準決勝のオーストラリア戦では後半開始とともにシュート感覚が復活。次々と3ポイントシュートを決めて一気に勝利を引き寄せる仕事をした。決勝の中国戦ではそこまでの爆発はなく、8得点6リバウンドの数字に終わったが、40分のうち35分という長い時間コートに立っていたことがトム・ホーバスヘッドコーチからの信頼の表れだ。日本代表のベースとなるディフェンスとリバウンドにおいて、宮澤は外せない存在となっていた。
「調子はすごく良かったとは言えないんですけど、その中でもリバウンドに絡めたり、3ポイントシュートだけじゃない部分が出せたのは、収穫だったのかなと思います」と宮澤は言う。
「素直にうれしいですけど、もっともっとできたかなっていうのが、正直な感想ですね。でもチームとしては(本橋)菜子がああやって爆発して、それぞれ大会で調子の良い選手を持ってきてすごく良かったんじゃないかなと思いますし、ディフェンス面でもチーム全員で守って、そこから点数に繋げられたので、良かったんじゃないかなと思います」
「追いつける、追い越せると全員が信じている」
今大会のチームとしての収穫は、ビハインドを背負っても慌てず騒がず、しっかりと耐えて逆転勝利へと持って行ける強みを出せたこと。特に若手中心でチームを再建している中国とのチームの完成度、メンタルの差は大きく、決勝の勝敗はここで分かれたと言える。
逆転勝ちができる理由は何か。「後半が強いのか、前半が弱いのか分からないですけど」と宮澤は言うが、そこには確かな手応えがある。

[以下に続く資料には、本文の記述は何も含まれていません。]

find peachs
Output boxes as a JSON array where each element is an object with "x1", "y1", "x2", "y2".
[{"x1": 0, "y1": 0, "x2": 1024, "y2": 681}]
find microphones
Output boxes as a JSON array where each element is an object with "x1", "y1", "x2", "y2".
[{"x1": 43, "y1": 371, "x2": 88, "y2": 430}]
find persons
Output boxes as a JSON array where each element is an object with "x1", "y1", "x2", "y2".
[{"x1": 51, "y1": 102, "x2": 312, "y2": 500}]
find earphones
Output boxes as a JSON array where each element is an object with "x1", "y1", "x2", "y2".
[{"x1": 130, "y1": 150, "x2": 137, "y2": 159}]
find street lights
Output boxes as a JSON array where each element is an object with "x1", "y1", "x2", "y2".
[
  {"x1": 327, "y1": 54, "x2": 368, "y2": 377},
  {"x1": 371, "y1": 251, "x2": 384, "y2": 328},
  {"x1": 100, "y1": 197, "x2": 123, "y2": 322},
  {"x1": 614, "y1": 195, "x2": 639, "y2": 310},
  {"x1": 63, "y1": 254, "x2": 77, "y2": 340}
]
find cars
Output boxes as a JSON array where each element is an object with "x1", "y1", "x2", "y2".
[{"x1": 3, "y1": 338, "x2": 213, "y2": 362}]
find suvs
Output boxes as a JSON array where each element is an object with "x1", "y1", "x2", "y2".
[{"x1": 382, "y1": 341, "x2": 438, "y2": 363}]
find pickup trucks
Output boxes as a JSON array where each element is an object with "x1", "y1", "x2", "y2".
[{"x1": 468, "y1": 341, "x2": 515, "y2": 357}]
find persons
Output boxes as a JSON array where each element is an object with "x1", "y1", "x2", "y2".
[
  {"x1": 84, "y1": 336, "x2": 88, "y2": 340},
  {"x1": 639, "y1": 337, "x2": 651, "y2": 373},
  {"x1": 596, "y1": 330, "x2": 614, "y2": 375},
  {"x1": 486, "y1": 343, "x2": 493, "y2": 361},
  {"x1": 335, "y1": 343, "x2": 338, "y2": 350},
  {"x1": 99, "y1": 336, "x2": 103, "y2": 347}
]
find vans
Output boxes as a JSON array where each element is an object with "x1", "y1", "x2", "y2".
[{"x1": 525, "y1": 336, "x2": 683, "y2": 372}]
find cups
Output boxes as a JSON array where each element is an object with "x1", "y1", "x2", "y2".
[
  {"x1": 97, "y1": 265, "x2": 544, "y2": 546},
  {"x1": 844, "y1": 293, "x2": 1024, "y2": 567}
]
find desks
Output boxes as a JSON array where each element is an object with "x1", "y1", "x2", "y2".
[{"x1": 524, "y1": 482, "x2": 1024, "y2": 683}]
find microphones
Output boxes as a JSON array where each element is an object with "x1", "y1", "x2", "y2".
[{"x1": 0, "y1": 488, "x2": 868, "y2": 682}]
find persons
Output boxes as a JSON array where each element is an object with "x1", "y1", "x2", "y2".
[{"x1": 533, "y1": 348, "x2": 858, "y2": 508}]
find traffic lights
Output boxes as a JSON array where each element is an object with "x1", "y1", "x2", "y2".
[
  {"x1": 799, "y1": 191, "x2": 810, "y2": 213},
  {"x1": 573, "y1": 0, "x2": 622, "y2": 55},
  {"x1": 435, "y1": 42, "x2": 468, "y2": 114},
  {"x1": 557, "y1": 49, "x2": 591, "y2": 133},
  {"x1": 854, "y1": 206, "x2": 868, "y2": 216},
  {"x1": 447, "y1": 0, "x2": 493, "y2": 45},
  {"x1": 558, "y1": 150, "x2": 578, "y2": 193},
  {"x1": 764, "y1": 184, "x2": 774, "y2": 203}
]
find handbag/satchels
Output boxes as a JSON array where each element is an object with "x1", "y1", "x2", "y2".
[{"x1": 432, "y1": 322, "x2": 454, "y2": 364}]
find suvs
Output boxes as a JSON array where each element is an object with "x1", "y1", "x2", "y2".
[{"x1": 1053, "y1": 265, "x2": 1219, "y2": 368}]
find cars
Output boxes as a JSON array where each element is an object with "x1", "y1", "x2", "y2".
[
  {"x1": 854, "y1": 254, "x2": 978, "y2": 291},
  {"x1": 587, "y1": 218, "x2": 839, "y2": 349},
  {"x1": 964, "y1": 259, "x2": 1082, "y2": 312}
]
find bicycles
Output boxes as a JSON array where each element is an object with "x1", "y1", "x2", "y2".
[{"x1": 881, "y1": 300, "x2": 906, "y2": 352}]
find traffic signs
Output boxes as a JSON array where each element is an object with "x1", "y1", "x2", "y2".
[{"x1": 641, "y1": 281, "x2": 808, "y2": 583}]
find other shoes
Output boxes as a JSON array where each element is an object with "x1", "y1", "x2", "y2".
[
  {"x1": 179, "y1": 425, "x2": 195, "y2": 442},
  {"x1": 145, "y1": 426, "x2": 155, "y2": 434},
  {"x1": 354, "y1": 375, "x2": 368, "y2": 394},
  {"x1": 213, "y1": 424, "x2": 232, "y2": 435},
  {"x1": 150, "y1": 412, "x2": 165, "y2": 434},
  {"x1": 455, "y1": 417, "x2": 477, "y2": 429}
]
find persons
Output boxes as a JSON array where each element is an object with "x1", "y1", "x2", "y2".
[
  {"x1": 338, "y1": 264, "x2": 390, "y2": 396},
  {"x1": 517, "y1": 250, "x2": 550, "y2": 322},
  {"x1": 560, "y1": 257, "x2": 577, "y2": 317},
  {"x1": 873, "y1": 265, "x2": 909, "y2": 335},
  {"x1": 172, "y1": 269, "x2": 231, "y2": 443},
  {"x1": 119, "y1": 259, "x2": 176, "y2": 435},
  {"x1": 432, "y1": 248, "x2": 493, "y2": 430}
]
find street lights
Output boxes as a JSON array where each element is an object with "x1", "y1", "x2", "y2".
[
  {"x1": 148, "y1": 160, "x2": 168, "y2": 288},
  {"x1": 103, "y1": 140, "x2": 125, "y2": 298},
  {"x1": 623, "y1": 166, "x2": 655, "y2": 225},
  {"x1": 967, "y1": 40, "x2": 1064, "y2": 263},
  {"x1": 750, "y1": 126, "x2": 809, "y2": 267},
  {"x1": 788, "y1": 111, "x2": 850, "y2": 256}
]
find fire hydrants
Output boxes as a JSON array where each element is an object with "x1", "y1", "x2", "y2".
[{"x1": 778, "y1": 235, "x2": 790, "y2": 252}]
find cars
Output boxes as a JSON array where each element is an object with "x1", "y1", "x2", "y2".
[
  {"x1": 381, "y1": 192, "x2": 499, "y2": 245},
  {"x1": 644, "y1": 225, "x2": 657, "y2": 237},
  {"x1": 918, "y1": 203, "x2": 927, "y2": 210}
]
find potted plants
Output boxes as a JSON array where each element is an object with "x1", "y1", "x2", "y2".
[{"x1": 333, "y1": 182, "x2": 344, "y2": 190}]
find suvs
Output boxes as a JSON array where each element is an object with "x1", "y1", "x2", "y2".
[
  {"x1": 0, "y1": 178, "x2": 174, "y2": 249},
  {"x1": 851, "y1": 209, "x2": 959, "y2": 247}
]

「オフェンスでいくらシュートが入らなくても、ディフェンスでちゃんと守れば0-0の状態なので、しっかり守って速い展開に持って行ければ、日本のバスケットができると思います。チームとして、まだ大丈夫っていうのが自分たちの中にある。ビハインドであっても、追いつける、追い越せると全員が信じてやっているので」
もっとも宮澤は「前半に自分たちのバスケットができないのは今後の課題」と弱点にも目を向ける。「相手が強くなった時に、前半にああやって点数が離れたら、簡単には追いつけなくなるので、その部分でディフェンスを最初からやるっていうのが、これからの課題です」
東京オリンピックまで、短いようでまだ長い。個々の課題、チームとしての課題は、これから始まるWリーグでの戦いの中でそれぞれが向き合っていくことになるが、宮澤の言葉を聞く限り、アジアカップで素晴らしい優勝を勝ち取ってもなお、それぞれが責任感と危機感を持って日々に向き合ってくれるに違いない。